Task:
Repeat the records exactly, minus the pictures.

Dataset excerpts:
□ □ □

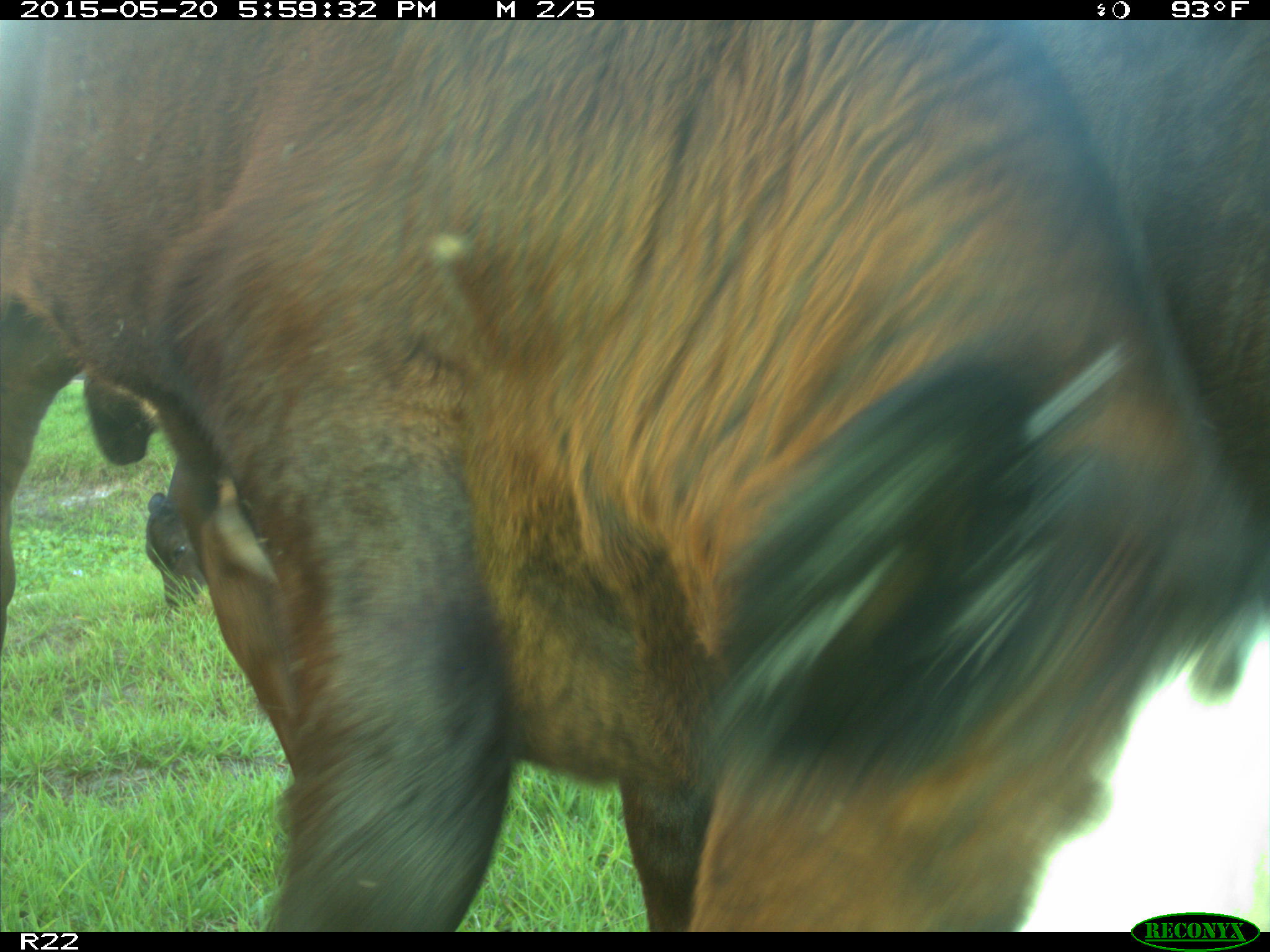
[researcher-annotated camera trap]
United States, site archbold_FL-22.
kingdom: Animalia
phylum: Chordata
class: Mammalia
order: Artiodactyla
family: Bovidae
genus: Bos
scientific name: Bos taurus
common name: domestic cow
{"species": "Bos taurus (domestic cow)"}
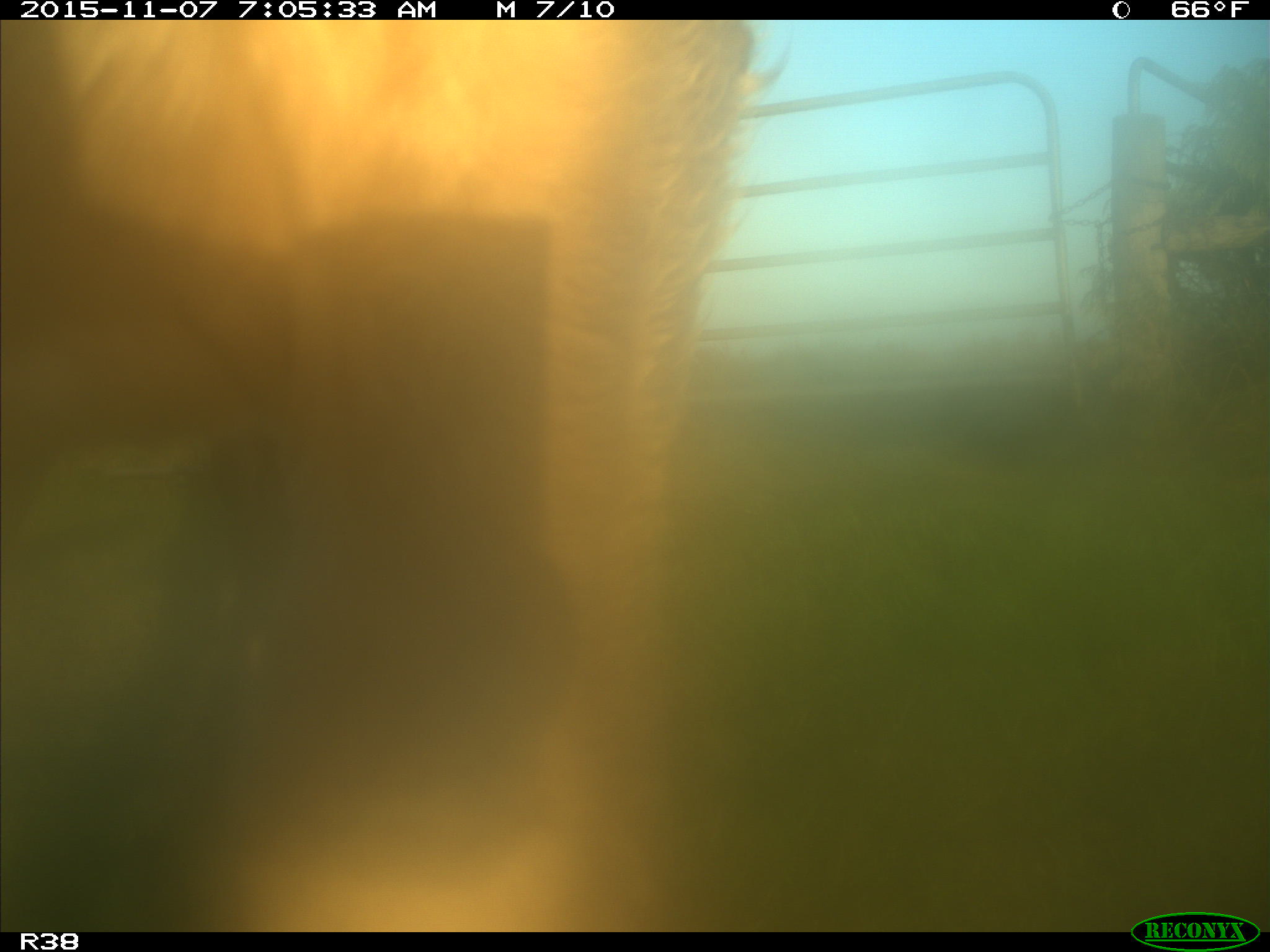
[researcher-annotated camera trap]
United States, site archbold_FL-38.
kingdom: Animalia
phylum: Chordata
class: Mammalia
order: Artiodactyla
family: Bovidae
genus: Bos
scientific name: Bos taurus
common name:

□ □ □

Task response:
[researcher-annotated camera trap]
United States, site archbold_FL-22.
kingdom: Animalia
phylum: Chordata
class: Mammalia
order: Artiodactyla
family: Bovidae
genus: Bos
scientific name: Bos taurus
common name: domestic cow
{"species": "Bos taurus (domestic cow)"}
[researcher-annotated camera trap]
United States, site archbold_FL-38.
kingdom: Animalia
phylum: Chordata
class: Mammalia
order: Artiodactyla
family: Bovidae
genus: Bos
scientific name: Bos taurus
common name:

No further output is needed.